Nesta instância, o Dg.º Magistrado do Ministério Público, louvado na resposta, é de parecer que o recurso não merece provimento.

6 – Objecto do recurso – Questões a examinar

O objecto do recurso, afora as questões cujo conhecimento de impõe ex officio, é definido e demarcado pelo teor das conclusões que o recorrente extracta da respectiva minuta – artigo 412.º, do Código de Processo Penal (CPP).

Assim, no caso, cabe fazer exame das questões suscitadas pela recorrente: (i) de saber se a sentença recorrida padece do vício de «contradição insanável», previsto no artigo 410.º n.º 2, alínea b), do CPP; (ii) de saber se o Tribunal a quo incorreu em erro de jure, no ponto em que deixou de subsumir os factos apurados no tipo de abuso de confiança, previsto no artigo 205.º, do CP.

II – FUNDAMENTAÇÃO

7 – Do julgamento sobre a matéria de facto, em 1.ª instância

Importa, antes de mais, ter presentes os factos, tal como julgados no Tribunal a quo.

7.1 – Factos julgados provados

«1. Em data não exactamente apurada do mês de Setembro de 2010, o arguido A pediu a B, à data sua namorada, que a mesma lhe emprestasse o veículo automóvel com a matrícula 45-03-¬PU, que se encontrava estacionado perto da residência desta sita mp Beco do Cemitério, n.º 4, R/c Dt.°, em Lagos.
2. A B, que não tinha, à data, carta de condução, emprestou o seu automóvel ao arguido A, o qual o passou a utilizar.
3. Em data não exactamente apurada do mês de Outubro de 2010, a relação existente entre B e o arguido A terminou, momento em que este pediu a A que o mesmo lhe devolvesse o automóvel.
4. Apesar desse pedido de B, o arguido A não lhe devolveu o automóvel de que a mesma era proprietária, continuando a utilizá-lo em proveito próprio.
5. A utilização não autorizada do automóvel pelo arguido A durou até ao momento em que o veículo foi apreendido, o que aconteceu no dia 16 de Novembro de 2010, tendo o mesmo sido entregue a B no dia 14 de Janeiro de 2010.
6. No período compreendido entre o mês de Outubro e o dia 16 de Novembro de 2010, o arguido A utilizou o automóvel pertencente a B, contra a vontade desta.
7. O arguido agiu com o propósito, concretizado, de circular com o referido veículo, não obstante soubesse que o mesmo não lhe pertencia e que actuava sem autorização e contra a vontade da sua proprietária.
8. O arguido agiu como agiu, de forma livre, voluntária e conscientemente.»

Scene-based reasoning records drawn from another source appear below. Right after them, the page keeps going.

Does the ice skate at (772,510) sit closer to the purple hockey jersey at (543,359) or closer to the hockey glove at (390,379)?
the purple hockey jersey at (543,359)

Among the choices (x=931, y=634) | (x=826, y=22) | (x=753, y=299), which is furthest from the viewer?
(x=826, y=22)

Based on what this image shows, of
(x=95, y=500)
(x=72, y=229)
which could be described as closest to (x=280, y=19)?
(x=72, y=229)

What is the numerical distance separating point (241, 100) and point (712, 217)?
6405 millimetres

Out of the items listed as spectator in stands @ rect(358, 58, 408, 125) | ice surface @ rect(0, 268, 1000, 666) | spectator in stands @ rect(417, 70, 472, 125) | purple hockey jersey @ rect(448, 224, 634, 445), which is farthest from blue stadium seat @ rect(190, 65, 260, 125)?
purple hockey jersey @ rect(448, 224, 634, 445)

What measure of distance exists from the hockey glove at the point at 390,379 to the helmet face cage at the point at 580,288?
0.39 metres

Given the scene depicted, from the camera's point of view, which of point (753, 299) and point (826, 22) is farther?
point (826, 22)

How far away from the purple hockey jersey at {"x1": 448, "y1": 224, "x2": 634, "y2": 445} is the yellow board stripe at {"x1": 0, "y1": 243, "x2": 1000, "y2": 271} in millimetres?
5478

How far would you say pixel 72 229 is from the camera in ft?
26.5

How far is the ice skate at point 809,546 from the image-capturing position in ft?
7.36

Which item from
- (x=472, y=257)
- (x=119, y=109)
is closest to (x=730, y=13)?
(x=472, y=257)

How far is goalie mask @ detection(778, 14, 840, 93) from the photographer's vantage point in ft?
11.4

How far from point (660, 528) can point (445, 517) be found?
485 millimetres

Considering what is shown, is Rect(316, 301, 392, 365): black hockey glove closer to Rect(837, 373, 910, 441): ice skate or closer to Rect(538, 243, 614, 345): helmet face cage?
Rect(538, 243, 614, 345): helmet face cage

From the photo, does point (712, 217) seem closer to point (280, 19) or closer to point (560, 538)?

7.2 – Factos julgados não provados

«Não se provou que o arguido sabia que a sua conduta era proibida e penalmente punível, nem se provaram quaisquer outros factos susceptíveis de influir na decisão na causa ou com relevância para a mesma.»

7.3 – Fundamentação da decisão sobre a matéria de facto

«A fixação dos factos provados e não provados teve por base a globalidade da prova produzida em audiência de julgamento e da livre convicção que o Tribunal granjeou obter sobre a mesma, partindo das regras da experiência, assim como da prova escrita e oral que foi produzida, aferindo-se quanto a esta o conhecimento de causa e isenção dos depoimentos prestados, conforme se passa a explicitar.
ln concretu, esteou a afirmação do núcleo fáctico do libelo acusatório, as declarações prestadas pela Assistente e demais testemunhas inquiridas, concatenadas com os documentos juntos aos autos.
A Assistente, de modo seguro e credível não deixou de descrever em audiência as condições em que entregou o veículo ao arguido, para que este o usasse, dando igualmente conta do momento em que deixou de consentir em tal utilização e lhe pediu a restituição do veículo.
Foi secundada, na parte em que o arguido não restituiu o veículo, pelo depoimento prestado por C que, como tal, se fixou.
Conjugados tais depoimentos, com o teor do auto de apreensão constante do processo, apreciados de harmonia com as regras da experiência, logrou o Tribunal fixar a vontade do arguido, compatível que é com os demais elementos objectivos apurados.
Por banda dos factos não provados, genericamente, pode-se dizer que a prova produzida em audiência foi, ou impeditiva da sua afirmação ou insuficiente em ordem a sustentá-la, assim se impondo reconduzir tal matéria à factualidade não provada.
Com especial acuidade, o imputado facto de o arguido saber a sua conduta proibida e punida por lei.
Ao diante, se verá que o não é, pelo que pela natureza das coisas, nunca tal facto poderia ser dado por provado.»

8 – Apreciação

Como acima se deixou editado, impõe-se apreciar e decidir as duas questões, suscitadas pela recorrente, (i) de saber se a sentença recorrida padece do vício de «contradição insanável», previsto no artigo 410.º n.º 2, alínea b), do CPP; (ii) de saber se o Tribunal a quo incorreu em erro de jure, no ponto em que deixou de subsumir os factos apurados no tipo de abuso de confiança, previsto no artigo 205.º, do CP.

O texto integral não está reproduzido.